#### What you should do:
Copy out the following passage about House of Kush and the Bubba Kush strain word for word, in its entirety.
╭─ Extract
Bringing Bubba to KC

House of Kush was born out of a partnership struck between Harris and co-founders Steve Gardner and Colorado-based cannabis breeder Matt Berger, who bred the original and beloved Bubba Kush strain in 1997.

Berger was seeking a company that would safeguard and propagate the Bubba Kush strain. He chose House of Kush and pointed the company to trusted breeders whose plants were truest to the original Bubba Kush genetics.

House of Kush obtained Bubba Kush plants from multiple breeders around the country – in some cases working with local breeders and, in other cases, bringing the seedlings back to Kansas City.

Harris said that under the 2018 Farm Bill, it is legal to transport cannabis seedlings across state lines if their THC content is below 0.3%, the legal maximum for plants to be considered hemp. However, it’s important to check individual state rules, as not all states allow cannabis seedlings with any measurable THC.

House of Kush didn’t simply propagate the Bubba Kush plants it had. Instead, the company crossbred them with other varieties.

“Even though it’s a great medicinal plant, it doesn’t have the THC production, (and) it’s a difficult beast to produce commercially,” Harris said, adding that the strain is used more for crossbreeding than for selling directly to consumers.

In addition to Bubba Kush, House of Kush is working with eight to 10 so-called legacy strains, Harris said.

After crossbreeding plants, House of Kush breeders conduct a phenotype hunt (pheno hunt), whereby they grow several versions of each strain, looking for valuable qualities such as aroma, trichome production, yield and resistance to pests and disease.

The phenotype that does the best in these categories becomes the “mother plant,” from which House of Kush gets clippings to propagate and supply to partner growers, including those in other states.

 In Sunmed’s grow

Once House of Kush’s genetics were in SunMed’s Maryland greenhouse, the cultivation team grew plants from them and started a pheno hunt to determine which ones would become mother plants.

Characteristics SunMed looked for included bud structure, leaf-to-bud ratio, resin production and aroma.

“We’re also doing some preliminary THC testing. It’s got to be in the mid- to high 20s from a THC standpoint for it to be commercially viable, because that’s what the market wants,” SunMed’s Van Wingerden said.
╰─
╭─ Data provided
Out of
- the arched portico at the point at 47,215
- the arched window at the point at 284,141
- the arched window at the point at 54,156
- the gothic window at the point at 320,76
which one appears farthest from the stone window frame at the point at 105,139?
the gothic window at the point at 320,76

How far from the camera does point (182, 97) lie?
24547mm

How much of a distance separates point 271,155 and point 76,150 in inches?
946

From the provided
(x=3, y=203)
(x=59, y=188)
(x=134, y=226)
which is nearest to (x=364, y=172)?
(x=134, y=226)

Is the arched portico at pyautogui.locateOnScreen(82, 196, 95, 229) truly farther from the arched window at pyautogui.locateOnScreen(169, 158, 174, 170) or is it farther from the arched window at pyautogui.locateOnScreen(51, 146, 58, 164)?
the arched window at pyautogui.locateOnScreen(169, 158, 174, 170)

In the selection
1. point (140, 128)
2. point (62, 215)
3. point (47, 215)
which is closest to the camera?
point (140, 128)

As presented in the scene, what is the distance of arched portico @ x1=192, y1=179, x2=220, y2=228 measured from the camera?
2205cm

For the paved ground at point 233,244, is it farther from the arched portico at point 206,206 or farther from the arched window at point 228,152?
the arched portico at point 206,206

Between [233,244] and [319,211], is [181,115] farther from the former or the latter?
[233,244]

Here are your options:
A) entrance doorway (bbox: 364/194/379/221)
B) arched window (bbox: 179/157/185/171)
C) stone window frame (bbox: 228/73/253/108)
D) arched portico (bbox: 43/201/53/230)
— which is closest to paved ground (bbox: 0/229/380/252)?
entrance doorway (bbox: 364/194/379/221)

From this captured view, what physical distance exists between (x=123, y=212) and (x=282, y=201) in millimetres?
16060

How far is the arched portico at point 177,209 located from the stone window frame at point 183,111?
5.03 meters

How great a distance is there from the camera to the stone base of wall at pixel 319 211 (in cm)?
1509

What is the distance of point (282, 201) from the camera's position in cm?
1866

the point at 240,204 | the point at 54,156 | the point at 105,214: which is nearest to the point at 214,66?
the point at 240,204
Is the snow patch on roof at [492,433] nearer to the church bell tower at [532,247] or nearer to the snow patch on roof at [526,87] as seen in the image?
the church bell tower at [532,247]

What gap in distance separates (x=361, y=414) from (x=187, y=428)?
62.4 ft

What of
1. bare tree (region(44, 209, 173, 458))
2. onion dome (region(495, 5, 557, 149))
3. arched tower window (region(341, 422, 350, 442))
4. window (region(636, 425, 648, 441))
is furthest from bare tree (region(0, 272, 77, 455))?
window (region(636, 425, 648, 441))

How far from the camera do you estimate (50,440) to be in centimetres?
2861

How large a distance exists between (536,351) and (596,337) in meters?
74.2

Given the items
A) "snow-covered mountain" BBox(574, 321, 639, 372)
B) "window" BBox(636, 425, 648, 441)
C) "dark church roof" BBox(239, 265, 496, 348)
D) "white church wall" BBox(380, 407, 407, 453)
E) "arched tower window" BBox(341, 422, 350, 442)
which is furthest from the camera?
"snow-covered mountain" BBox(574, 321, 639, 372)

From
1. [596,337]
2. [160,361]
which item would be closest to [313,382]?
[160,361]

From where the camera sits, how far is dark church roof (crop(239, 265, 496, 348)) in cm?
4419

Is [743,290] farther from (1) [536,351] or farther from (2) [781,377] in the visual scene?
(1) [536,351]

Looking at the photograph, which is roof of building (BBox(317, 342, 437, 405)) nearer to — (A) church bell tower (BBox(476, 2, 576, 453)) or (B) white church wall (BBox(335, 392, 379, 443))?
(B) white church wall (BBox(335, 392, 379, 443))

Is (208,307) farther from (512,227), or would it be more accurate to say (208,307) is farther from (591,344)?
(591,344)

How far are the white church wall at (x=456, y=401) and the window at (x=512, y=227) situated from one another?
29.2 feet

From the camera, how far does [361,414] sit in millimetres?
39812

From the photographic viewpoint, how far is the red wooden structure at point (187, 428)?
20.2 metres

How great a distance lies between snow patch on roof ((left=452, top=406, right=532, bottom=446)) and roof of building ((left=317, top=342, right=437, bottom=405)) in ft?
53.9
╰─
╭─ Data provided
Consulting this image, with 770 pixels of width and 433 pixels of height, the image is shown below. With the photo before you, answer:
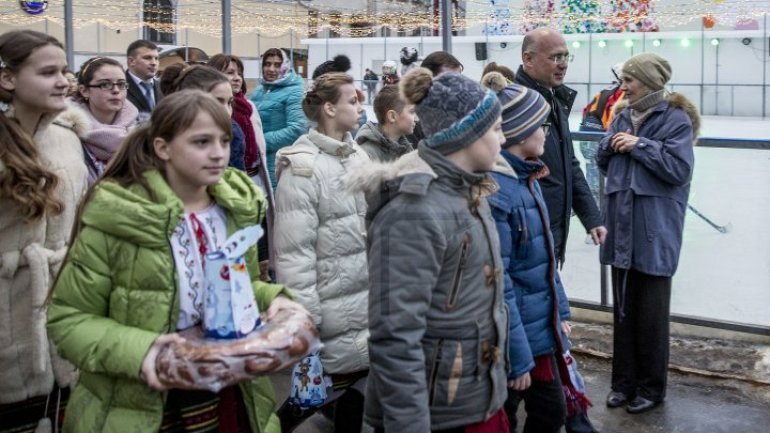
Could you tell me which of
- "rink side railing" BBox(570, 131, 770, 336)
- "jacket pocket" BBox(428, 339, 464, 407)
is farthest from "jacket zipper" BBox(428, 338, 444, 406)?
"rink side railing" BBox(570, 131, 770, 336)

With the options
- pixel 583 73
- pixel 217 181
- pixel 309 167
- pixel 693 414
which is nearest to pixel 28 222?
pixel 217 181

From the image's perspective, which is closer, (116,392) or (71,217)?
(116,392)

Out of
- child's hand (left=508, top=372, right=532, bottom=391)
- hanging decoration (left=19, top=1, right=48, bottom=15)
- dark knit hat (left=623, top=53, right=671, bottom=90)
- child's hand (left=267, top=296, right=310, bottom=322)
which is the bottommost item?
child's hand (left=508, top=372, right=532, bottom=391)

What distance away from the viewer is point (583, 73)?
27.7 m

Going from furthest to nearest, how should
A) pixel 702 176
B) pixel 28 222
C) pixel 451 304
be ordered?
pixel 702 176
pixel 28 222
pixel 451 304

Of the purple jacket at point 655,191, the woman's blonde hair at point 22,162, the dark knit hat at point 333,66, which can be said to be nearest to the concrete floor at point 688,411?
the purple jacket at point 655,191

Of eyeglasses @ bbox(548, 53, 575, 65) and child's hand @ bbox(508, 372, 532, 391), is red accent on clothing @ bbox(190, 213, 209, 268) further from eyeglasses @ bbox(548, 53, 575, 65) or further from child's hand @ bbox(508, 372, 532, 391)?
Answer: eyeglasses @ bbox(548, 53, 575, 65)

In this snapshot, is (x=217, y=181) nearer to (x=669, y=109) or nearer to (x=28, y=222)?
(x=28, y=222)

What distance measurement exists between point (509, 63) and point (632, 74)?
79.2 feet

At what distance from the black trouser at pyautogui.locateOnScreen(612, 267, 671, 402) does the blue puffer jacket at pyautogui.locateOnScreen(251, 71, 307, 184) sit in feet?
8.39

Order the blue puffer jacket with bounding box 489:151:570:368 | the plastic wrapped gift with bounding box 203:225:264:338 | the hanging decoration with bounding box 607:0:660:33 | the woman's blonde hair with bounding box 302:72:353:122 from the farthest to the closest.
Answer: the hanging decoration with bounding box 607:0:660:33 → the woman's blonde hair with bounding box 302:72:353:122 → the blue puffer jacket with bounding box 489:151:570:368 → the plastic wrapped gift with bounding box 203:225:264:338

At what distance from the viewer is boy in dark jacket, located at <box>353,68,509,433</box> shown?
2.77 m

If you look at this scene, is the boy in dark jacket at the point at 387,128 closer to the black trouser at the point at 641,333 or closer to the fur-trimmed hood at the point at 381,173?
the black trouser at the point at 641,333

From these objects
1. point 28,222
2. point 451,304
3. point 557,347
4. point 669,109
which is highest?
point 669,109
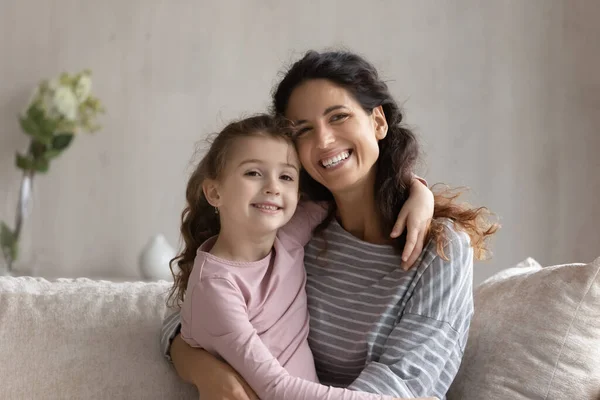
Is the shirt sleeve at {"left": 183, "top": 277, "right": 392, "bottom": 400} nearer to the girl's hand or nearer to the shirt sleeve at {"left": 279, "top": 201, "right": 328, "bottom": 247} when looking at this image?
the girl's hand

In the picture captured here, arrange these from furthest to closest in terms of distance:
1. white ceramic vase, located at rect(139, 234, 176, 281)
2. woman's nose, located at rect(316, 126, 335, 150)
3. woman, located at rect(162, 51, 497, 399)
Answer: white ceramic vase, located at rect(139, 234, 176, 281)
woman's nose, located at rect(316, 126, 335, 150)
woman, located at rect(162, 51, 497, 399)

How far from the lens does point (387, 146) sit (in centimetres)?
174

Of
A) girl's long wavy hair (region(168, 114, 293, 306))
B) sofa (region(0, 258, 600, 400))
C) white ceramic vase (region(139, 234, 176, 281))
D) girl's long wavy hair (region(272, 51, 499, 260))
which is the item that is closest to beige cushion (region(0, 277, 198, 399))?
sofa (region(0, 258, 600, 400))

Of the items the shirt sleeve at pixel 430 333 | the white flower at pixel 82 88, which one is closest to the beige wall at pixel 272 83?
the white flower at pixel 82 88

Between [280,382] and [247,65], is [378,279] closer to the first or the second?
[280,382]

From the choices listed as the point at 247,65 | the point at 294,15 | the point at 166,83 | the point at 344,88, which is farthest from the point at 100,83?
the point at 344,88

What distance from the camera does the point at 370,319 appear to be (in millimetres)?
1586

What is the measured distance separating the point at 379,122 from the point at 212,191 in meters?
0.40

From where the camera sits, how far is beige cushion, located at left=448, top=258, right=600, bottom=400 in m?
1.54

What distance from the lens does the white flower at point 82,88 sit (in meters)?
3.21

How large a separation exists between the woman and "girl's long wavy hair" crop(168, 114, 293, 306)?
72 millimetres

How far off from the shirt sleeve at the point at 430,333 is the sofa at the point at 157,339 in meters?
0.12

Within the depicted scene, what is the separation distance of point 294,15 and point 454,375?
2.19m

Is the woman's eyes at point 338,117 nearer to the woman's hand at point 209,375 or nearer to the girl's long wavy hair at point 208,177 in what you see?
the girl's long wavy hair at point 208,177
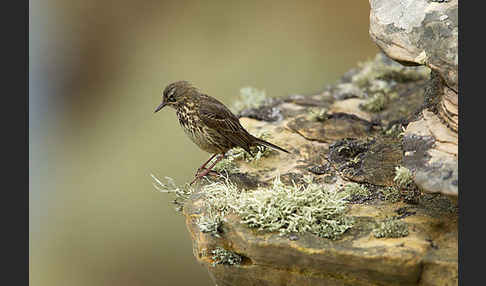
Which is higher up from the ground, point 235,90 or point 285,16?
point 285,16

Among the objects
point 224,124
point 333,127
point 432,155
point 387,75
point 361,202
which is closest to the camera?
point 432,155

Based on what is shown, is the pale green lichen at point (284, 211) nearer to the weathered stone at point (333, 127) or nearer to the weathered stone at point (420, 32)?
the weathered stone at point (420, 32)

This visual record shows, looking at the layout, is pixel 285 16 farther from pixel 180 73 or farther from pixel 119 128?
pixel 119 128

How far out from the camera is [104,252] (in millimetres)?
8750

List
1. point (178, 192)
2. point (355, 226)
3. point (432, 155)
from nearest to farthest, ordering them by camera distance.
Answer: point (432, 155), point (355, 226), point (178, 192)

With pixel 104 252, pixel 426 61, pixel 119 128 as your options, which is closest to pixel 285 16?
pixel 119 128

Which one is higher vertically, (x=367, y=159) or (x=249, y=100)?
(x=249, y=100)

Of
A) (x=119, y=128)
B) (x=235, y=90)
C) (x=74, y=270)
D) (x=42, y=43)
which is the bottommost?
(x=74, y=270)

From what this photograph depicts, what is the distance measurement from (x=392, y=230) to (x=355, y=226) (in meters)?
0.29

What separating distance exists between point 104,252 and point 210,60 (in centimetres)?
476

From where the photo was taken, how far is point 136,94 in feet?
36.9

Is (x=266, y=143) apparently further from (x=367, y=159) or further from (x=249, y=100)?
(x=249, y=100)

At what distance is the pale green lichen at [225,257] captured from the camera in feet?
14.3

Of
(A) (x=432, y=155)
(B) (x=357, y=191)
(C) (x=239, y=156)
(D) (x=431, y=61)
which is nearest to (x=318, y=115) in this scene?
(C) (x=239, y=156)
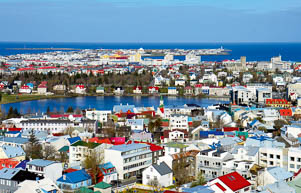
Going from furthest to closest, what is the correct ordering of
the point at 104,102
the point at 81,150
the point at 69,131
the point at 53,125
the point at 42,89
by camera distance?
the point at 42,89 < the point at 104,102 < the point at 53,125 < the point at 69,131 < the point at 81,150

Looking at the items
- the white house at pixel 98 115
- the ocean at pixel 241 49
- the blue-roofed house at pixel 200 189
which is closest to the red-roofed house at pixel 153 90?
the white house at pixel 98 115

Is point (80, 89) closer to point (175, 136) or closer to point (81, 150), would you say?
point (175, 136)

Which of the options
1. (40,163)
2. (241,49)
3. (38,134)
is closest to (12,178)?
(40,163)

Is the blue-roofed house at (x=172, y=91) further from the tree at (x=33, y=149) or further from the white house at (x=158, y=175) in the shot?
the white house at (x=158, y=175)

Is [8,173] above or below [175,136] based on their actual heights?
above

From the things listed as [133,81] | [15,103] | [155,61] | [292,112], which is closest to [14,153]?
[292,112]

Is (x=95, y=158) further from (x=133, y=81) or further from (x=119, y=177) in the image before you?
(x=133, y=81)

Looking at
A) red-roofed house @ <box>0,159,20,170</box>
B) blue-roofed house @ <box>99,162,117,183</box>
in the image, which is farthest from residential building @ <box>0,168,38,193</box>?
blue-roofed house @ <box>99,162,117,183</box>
╰─
╭─ Data provided
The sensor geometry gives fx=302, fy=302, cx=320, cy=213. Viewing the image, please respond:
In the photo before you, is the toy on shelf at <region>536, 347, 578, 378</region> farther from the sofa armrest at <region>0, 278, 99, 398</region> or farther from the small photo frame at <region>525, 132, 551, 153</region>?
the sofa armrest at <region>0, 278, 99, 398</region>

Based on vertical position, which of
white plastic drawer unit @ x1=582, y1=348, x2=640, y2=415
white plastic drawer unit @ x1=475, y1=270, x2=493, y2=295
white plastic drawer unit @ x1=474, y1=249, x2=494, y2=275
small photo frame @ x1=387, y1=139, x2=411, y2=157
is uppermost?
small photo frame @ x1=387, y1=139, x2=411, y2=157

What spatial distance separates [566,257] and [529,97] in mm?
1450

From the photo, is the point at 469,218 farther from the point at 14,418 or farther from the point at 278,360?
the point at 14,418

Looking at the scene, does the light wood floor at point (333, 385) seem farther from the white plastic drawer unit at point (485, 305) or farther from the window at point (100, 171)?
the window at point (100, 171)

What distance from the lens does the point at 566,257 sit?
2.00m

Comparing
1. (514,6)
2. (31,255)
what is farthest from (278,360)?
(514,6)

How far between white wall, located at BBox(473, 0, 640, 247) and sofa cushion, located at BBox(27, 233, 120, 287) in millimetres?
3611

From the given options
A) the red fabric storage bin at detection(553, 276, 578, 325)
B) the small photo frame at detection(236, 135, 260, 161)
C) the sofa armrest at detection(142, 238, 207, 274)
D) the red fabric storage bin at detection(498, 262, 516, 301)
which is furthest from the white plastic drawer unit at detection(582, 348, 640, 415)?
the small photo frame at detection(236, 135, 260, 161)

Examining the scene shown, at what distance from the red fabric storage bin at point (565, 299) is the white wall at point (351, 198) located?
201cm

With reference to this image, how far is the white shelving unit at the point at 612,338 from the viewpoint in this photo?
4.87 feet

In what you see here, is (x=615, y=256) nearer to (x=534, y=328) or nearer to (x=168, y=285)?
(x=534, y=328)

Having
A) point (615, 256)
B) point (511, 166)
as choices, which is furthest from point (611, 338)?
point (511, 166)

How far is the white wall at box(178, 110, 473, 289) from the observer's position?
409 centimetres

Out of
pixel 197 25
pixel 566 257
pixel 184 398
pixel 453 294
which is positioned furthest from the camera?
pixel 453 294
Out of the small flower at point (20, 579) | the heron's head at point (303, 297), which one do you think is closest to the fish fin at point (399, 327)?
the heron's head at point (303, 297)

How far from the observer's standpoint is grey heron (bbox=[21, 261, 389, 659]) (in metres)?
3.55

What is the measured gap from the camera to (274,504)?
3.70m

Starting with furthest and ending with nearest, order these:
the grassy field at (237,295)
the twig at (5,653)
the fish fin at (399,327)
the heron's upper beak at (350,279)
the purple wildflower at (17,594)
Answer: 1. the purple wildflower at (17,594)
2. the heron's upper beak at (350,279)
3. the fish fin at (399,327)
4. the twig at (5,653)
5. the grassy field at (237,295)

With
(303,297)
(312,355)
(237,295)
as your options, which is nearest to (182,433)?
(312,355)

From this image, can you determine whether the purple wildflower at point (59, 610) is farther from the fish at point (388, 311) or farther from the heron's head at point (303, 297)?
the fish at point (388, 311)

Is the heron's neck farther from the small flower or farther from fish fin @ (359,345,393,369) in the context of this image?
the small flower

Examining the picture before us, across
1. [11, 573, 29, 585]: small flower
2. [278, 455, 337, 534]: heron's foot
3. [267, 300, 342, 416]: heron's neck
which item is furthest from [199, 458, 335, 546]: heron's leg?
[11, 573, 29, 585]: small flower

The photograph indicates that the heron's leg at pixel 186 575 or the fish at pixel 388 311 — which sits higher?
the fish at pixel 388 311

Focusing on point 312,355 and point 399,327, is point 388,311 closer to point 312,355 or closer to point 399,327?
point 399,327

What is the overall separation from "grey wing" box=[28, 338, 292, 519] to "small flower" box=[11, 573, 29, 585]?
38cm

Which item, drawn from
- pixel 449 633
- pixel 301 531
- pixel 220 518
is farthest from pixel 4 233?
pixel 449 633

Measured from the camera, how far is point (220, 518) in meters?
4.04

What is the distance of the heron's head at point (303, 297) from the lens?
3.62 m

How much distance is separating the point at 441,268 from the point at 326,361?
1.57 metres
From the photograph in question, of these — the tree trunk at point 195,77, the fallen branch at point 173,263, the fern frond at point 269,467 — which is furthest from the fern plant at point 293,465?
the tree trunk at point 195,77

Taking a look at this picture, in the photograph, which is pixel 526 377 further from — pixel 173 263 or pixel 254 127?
╰─
#### Answer to this task:
Bringing Bubba to KC

House of Kush was born out of a partnership struck between Harris and co-founders Steve Gardner and Colorado-based cannabis breeder Matt Berger, who bred the original and beloved Bubba Kush strain in 1997.

Berger was seeking a company that would safeguard and propagate the Bubba Kush strain. He chose House of Kush and pointed the company to trusted breeders whose plants were truest to the original Bubba Kush genetics.

House of Kush obtained Bubba Kush plants from multiple breeders around the country – in some cases working with local breeders and, in other cases, bringing the seedlings back to Kansas City.

Harris said that under the 2018 Farm Bill, it is legal to transport cannabis seedlings across state lines if their THC content is below 0.3%, the legal maximum for plants to be considered hemp. However, it’s important to check individual state rules, as not all states allow cannabis seedlings with any measurable THC.

House of Kush didn’t simply propagate the Bubba Kush plants it had. Instead, the company crossbred them with other varieties.

“Even though it’s a great medicinal plant, it doesn’t have the THC production, (and) it’s a difficult beast to produce commercially,” Harris said, adding that the strain is used more for crossbreeding than for selling directly to consumers.

In addition to Bubba Kush, House of Kush is working with eight to 10 so-called legacy strains, Harris said.

After crossbreeding plants, House of Kush breeders conduct a phenotype hunt (pheno hunt), whereby they grow several versions of each strain, looking for valuable qualities such as aroma, trichome production, yield and resistance to pests and disease.

The phenotype that does the best in these categories becomes the “mother plant,” from which House of Kush gets clippings to propagate and supply to partner growers, including those in other states.

 In Sunmed’s grow

Once House of Kush’s genetics were in SunMed’s Maryland greenhouse, the cultivation team grew plants from them and started a pheno hunt to determine which ones would become mother plants.

Characteristics SunMed looked for included bud structure, leaf-to-bud ratio, resin production and aroma.

“We’re also doing some preliminary THC testing. It’s got to be in the mid- to high 20s from a THC standpoint for it to be commercially viable, because that’s what the market wants,” SunMed’s Van Wingerden said.